No es un secreto que desde hace tiempo existe un pacto no escrito en dónde ATE mira para otro lado mientras los contratos crecen en la Administración Pública y que luego reclama, como bandera política, por el pase a planta permanente de toda esa gente que luego pasa a engrosar su base de afiliados.
El Gobierno, en tanto, sigue en crisis interna
Con un ojo puesto en la crisis de ATE y, sobre todo, preocupado por el futuro de las paritarias, el Gobierno siente todavía los coletazos de la crisis interna que desató el armado de las listas para las elecciones de junio.
Ya se fue La Cámpora de los pocos lugares que ocupaba en la administración para ahondar el enfrentamiento con el kirchnerimo y el problema, como hace un par de semanas, sigue estando en el Sur.
Adolfo Bermejo tuvo un mano a mano el jueves con el intendente sanrafaelino Emir Félix en un alto de su recorrida de campaña por ese departamento y no logró convencerlo por ahora de que se juegue por él en las PASO.
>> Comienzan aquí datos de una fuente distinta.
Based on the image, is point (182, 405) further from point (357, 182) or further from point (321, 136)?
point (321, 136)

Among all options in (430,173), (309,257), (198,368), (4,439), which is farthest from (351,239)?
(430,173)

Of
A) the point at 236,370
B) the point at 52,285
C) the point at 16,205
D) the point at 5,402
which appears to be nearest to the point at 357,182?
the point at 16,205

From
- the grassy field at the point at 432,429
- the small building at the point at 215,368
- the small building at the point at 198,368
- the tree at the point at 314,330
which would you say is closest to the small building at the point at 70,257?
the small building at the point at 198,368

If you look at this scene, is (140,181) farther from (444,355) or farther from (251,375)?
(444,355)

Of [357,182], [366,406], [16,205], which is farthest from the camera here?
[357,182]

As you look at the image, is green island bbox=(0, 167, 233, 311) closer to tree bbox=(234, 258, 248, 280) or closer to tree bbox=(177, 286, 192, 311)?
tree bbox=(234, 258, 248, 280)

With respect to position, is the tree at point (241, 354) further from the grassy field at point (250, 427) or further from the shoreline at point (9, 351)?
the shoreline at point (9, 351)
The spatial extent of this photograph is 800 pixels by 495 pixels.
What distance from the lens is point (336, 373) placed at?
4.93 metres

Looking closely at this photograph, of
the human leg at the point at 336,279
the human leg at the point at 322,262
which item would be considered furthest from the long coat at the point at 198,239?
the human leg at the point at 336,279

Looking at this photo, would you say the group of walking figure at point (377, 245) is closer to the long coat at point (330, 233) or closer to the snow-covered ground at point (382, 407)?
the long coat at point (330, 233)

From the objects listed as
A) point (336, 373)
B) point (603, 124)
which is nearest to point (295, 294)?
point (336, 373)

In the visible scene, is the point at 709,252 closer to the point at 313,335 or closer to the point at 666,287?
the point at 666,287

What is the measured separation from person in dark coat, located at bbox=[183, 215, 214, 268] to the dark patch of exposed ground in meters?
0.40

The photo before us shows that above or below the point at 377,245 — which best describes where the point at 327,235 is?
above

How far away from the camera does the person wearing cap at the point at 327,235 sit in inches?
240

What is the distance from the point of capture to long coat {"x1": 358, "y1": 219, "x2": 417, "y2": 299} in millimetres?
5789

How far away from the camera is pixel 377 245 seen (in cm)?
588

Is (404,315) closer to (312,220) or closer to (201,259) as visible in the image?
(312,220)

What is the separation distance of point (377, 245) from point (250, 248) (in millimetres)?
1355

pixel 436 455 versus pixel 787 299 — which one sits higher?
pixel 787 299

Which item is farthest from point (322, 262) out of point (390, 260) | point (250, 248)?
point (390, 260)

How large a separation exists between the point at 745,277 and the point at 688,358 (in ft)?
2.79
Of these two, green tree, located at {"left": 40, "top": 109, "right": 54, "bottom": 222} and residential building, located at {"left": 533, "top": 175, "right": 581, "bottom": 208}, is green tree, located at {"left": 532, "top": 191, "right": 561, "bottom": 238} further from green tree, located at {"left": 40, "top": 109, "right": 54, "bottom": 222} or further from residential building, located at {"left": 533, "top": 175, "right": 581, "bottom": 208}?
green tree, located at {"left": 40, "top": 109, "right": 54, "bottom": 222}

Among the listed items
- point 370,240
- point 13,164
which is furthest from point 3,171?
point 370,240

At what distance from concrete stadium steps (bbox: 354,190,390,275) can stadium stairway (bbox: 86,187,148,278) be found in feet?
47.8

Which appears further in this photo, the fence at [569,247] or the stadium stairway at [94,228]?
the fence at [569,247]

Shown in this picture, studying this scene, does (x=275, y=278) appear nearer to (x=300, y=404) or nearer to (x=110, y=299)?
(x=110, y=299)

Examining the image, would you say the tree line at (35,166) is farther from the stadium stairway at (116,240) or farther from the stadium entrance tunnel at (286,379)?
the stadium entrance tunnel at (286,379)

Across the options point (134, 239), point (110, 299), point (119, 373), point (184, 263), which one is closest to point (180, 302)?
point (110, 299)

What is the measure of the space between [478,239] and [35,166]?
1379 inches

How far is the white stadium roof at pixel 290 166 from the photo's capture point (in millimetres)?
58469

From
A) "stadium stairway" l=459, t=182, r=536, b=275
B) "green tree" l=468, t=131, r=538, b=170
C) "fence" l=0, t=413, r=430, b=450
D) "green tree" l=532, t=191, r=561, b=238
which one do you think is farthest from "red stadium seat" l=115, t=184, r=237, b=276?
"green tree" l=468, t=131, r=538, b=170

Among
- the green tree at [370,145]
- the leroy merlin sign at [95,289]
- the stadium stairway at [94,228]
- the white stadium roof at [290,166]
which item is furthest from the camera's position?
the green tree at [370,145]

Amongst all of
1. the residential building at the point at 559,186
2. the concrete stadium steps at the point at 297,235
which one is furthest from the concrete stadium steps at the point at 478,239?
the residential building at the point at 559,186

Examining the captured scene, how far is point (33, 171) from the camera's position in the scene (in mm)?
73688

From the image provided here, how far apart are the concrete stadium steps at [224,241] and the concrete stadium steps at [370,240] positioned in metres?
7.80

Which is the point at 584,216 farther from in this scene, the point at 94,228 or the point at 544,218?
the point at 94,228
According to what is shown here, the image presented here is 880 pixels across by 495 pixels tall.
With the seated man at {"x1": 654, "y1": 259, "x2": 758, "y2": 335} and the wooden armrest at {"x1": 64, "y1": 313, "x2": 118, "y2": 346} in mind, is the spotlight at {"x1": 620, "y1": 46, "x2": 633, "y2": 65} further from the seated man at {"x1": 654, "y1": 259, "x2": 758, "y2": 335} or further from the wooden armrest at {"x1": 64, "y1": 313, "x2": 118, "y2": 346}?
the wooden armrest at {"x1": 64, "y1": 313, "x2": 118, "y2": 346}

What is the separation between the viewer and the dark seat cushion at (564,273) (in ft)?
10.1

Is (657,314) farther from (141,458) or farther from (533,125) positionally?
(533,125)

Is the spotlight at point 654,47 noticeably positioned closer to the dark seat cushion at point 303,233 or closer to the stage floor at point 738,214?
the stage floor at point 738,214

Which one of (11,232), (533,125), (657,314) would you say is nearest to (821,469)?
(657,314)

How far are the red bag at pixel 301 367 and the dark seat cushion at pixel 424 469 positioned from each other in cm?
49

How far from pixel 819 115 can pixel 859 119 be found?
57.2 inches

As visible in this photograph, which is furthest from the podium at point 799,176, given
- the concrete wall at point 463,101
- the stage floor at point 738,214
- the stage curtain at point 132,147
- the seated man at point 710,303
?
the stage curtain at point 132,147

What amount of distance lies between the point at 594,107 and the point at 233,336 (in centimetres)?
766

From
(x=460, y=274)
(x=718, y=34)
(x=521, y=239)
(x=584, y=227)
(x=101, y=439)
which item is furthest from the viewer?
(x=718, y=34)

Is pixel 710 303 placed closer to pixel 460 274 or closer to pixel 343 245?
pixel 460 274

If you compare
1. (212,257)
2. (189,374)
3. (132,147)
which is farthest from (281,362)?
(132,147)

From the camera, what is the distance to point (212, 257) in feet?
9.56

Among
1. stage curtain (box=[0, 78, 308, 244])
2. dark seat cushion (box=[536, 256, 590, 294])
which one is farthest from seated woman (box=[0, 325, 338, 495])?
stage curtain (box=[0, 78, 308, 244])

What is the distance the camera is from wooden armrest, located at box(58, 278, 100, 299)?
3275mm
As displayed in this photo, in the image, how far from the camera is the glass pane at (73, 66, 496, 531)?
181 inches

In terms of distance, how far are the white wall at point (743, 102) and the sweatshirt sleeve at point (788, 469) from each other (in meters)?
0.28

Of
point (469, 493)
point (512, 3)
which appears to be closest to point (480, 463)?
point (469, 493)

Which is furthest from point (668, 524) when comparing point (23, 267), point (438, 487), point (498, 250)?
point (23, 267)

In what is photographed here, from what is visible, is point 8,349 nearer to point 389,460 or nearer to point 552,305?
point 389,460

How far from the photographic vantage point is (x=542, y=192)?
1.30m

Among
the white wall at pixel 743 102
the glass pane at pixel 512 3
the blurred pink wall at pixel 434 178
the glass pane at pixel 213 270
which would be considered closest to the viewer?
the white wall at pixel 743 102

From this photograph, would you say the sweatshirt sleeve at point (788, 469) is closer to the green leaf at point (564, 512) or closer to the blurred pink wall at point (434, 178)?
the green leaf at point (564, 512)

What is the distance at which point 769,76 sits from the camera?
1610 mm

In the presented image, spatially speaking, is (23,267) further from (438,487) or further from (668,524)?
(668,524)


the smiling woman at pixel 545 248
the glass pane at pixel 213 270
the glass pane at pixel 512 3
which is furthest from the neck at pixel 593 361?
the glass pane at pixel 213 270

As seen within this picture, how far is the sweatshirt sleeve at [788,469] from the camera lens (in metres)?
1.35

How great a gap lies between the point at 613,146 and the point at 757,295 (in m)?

Emir y su hermano Omar reclaman algo que hoy parece un imposible: que exista una recomposición de la relación con la Nación, rota desde el armado de las listas y agravada luego por los desplantes de Cristina hacia Paco.
“¿Por qué si ni siquiera Scioli se pelea con Cristina, nosotros nos peleamos con todas las consecuencias que eso trae?”, fue el planteo de Félix a Bermejo, quien le confió que está intentando recomponer la relación a pesar de que sus socios principales para las primarias, Pérez y Carlos Ciurca, no están dispuestos a dar un paso en eses sentido.
Los sureños todavía no han decidido volcar su aparato hacia ninguno de los tres candidatos, aunque antes de eso deberán decidir otra cuestión que preocupa, y mucho más que las PASO, al gobernador.
Esta semana arranca el debate formal por las postulaciones de Miriam Gallardo para la Suprema Corte, de Fernando Simón para la Fiscalía de Estado y de Ricardo Pettignano como vocal del tribunal de Cuentas, con las respectivas audiencias públicas que comenzarán el día 25. Fecha previa a la votación secreta que se llevará a cabo el 31 en el Senado.
Los Félix manejan al menos cuatro votos en una sesión especial en dónde el Frente para la Victoria, con el rechazo seguro que tendrá por parte de la oposición, no podrá prescindir de ninguno de sus legisladores si pretende evitar que Pérez termine sufriendo una derrota dura.
Cuando faltan menos de diez días para esa votación crucial, desde el Sur todavía no aparece el gesto de que acompañarán a los postulantes de Paco.